In a year marked by trade tensions and U.S. tariffs, Airbus turned in a strong performance that may reach gross sales of 1,000 planes, Mr. Scherer suggested – adding that trade duties nonetheless posed a “very serious problem” for airline clients.
A book-to-bill ratio above one would signify a higher value in new orders than for deliveries during the year, after Airbus notched up 940 gross sales in the first 11 months.
“We are very satisfied indeed with our sales performance,” Mr. Scherer said on a conference call organised by France’s AJPAE aerospace media association.

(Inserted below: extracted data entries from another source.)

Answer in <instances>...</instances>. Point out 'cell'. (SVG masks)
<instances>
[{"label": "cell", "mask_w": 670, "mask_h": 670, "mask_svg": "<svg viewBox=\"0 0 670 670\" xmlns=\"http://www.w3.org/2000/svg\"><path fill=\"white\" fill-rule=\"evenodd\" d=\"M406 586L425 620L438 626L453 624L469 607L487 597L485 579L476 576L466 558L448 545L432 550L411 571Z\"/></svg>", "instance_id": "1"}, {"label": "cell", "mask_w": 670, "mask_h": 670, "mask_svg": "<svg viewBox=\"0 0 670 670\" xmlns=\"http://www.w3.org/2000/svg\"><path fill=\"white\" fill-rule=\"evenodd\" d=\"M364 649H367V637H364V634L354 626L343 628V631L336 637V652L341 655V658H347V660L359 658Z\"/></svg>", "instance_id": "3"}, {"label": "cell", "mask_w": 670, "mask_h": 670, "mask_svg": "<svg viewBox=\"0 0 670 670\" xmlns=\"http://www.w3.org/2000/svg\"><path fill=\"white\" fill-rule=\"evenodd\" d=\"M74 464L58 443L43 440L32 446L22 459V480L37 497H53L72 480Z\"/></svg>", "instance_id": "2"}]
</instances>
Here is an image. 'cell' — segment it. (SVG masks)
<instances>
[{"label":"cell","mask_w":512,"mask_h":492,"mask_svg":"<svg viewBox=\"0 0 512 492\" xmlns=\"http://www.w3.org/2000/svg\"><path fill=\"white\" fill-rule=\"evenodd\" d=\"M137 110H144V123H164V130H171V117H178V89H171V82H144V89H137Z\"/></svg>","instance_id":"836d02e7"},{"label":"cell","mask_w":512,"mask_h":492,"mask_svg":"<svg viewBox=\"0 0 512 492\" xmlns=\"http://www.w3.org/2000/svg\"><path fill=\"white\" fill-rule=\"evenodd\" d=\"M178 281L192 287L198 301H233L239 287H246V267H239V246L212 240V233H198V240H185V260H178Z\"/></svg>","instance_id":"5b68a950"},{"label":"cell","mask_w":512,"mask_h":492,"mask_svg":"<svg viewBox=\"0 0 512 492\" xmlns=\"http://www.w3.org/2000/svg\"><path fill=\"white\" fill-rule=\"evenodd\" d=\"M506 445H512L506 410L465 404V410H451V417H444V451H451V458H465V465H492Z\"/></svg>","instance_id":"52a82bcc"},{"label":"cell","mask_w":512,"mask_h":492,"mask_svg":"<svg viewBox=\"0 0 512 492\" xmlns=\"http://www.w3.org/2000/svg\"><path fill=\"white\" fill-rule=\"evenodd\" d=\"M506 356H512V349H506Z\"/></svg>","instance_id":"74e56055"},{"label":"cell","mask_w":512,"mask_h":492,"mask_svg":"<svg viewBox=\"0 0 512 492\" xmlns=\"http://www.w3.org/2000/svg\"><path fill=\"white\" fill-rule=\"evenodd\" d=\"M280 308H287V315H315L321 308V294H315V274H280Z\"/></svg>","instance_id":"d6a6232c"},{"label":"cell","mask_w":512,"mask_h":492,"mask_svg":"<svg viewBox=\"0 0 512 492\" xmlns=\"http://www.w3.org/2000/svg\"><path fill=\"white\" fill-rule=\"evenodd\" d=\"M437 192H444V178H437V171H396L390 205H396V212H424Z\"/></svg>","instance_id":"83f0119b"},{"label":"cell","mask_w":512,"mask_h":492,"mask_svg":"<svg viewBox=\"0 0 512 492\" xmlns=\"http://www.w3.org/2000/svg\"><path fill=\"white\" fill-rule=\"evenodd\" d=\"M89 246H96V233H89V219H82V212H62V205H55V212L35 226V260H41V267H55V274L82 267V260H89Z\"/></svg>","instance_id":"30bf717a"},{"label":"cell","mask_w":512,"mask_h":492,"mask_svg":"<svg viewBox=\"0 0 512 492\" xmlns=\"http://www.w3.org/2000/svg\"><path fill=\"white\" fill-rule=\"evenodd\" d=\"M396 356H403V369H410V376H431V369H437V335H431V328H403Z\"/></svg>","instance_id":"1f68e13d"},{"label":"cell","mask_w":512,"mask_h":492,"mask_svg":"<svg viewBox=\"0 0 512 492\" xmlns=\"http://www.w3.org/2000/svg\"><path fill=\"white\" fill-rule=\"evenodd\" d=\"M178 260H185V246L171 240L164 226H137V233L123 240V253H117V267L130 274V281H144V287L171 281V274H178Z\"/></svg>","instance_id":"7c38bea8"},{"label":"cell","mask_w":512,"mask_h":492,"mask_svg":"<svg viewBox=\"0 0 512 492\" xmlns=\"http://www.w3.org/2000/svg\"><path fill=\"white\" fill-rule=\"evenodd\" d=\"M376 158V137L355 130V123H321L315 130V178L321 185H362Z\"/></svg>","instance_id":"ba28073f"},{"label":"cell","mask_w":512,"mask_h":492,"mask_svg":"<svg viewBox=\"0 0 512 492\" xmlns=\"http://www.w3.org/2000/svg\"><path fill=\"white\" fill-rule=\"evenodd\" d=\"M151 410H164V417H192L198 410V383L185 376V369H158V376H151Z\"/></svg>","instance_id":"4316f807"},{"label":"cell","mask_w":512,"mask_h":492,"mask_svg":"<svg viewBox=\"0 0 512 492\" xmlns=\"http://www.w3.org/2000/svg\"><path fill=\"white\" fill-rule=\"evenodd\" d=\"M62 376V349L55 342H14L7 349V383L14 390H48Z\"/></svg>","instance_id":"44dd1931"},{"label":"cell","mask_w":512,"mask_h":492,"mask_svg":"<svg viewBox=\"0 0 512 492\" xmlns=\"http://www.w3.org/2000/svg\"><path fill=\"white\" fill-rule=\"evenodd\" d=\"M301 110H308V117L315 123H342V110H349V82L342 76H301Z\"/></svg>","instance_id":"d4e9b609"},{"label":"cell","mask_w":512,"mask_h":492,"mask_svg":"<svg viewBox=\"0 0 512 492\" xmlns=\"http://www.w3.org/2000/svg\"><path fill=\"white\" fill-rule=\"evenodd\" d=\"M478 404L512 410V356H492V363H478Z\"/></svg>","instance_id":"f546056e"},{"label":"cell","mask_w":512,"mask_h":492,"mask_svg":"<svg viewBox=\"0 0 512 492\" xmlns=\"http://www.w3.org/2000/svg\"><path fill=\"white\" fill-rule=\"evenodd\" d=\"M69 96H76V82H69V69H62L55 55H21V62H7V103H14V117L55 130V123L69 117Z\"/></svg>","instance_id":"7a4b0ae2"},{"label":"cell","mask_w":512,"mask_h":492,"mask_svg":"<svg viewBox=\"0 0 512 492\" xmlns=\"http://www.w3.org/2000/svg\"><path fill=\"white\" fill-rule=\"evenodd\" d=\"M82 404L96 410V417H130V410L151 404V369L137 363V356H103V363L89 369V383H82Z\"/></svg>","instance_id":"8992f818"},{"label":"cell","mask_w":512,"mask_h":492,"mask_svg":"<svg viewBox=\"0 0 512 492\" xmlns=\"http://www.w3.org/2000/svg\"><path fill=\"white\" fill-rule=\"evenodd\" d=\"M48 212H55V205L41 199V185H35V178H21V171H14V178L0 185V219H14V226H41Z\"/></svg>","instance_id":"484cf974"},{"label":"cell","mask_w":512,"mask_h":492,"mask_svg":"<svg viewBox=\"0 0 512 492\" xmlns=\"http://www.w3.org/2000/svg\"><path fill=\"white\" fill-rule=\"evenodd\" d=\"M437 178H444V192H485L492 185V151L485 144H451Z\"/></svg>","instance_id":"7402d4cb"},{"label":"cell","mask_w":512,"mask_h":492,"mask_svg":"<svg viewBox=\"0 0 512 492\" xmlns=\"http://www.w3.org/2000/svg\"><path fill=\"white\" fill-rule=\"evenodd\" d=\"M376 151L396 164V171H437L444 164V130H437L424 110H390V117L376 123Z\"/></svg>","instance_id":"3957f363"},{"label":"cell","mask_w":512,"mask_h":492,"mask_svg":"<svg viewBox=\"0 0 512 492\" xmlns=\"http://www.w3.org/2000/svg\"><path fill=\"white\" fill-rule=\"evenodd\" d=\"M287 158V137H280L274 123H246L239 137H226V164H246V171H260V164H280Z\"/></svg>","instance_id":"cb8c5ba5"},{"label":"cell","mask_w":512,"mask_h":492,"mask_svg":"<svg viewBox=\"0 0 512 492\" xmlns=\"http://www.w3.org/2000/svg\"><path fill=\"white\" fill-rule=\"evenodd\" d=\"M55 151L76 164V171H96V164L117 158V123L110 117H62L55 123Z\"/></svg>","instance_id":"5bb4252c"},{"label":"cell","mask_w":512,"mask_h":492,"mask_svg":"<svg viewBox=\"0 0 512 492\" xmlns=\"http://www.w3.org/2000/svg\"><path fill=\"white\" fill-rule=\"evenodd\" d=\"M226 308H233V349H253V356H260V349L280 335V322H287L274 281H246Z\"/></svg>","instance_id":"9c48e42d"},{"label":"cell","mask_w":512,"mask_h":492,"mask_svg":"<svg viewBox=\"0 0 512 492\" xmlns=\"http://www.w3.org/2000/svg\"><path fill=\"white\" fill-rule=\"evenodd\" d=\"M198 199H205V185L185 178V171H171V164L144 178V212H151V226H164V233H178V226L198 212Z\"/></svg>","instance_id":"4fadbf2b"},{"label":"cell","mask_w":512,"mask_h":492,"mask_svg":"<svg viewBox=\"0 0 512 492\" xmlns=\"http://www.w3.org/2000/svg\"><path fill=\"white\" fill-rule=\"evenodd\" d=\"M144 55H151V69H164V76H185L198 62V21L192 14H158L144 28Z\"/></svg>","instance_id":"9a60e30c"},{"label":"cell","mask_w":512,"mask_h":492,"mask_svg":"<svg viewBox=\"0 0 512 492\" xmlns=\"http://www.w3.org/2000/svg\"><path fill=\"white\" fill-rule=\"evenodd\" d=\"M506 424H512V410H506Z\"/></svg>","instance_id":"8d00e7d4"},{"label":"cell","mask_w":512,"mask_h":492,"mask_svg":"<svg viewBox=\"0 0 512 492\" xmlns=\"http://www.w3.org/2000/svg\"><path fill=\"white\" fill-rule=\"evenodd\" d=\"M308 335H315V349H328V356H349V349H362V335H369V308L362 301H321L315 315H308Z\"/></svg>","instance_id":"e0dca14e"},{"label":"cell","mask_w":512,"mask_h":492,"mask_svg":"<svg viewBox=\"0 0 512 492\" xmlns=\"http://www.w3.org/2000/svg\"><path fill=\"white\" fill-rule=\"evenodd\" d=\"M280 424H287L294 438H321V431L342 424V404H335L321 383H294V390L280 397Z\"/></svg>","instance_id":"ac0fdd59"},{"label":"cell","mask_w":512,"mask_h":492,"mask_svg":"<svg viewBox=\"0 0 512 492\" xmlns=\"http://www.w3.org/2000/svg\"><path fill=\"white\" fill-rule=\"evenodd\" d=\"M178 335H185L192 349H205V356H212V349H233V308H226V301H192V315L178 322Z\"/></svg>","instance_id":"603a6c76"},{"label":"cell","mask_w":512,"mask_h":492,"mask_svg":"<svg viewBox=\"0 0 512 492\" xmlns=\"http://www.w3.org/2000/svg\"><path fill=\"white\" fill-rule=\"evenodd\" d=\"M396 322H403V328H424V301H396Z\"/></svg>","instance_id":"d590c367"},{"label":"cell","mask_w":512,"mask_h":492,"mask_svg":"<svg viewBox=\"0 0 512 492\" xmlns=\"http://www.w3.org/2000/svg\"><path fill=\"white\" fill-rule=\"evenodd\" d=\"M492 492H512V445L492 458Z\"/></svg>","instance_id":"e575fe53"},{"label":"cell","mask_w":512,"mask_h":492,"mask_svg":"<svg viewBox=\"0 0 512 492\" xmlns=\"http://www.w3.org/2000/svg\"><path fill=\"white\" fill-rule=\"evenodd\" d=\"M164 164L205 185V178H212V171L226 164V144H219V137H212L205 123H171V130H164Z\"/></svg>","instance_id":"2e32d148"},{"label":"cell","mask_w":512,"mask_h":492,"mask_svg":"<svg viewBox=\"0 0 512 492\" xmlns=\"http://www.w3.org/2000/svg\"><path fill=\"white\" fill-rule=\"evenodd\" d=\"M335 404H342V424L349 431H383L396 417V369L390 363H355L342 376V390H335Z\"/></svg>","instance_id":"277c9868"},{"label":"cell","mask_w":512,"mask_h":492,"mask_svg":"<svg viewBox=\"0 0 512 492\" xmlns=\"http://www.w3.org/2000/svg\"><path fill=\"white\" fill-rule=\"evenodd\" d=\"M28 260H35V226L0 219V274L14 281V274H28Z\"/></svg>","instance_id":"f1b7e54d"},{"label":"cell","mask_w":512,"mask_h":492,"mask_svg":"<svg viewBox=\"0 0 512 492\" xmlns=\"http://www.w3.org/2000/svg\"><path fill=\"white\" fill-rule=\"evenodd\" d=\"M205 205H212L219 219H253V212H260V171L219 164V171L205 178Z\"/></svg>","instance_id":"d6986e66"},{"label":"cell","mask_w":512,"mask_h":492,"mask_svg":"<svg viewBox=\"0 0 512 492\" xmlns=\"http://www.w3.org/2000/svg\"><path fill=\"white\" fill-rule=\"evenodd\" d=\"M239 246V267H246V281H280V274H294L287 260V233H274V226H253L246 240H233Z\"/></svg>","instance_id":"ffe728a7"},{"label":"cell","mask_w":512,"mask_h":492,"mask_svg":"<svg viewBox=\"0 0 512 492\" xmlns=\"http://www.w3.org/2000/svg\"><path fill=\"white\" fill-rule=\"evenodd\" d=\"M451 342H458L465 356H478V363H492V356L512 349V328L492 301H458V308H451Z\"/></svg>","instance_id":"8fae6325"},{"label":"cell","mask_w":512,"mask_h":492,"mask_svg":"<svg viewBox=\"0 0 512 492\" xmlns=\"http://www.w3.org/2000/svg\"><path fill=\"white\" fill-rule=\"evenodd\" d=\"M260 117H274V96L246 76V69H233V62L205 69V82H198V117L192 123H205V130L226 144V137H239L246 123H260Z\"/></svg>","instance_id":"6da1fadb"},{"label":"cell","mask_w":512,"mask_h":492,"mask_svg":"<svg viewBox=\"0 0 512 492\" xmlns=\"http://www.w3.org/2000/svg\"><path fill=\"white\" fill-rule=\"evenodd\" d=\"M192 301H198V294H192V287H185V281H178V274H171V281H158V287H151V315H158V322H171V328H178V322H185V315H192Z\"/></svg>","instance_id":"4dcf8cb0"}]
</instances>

He also denied that Airbus stood to benefit from rival Boeing’s decision to suspend production of its grounded 737 MAX jet after two deadly crashes, emphasising that the disruption would hurt the sector at large.
“We’re in a growth industry,” Mr. Scherer said. “When you have one player that isn’t playing its part, it’s extremely destructive.”
The eventual development of a larger version of the Airbus A220 was “not a question of if, but when”, Mr. Scherer said, adding that it is not currently under consideration.
A replacement for the larger A320 jet family will also have to wait for a breakthrough improvement in environmental and economic performance unlikely before the 2030s, Mr. Scherer said.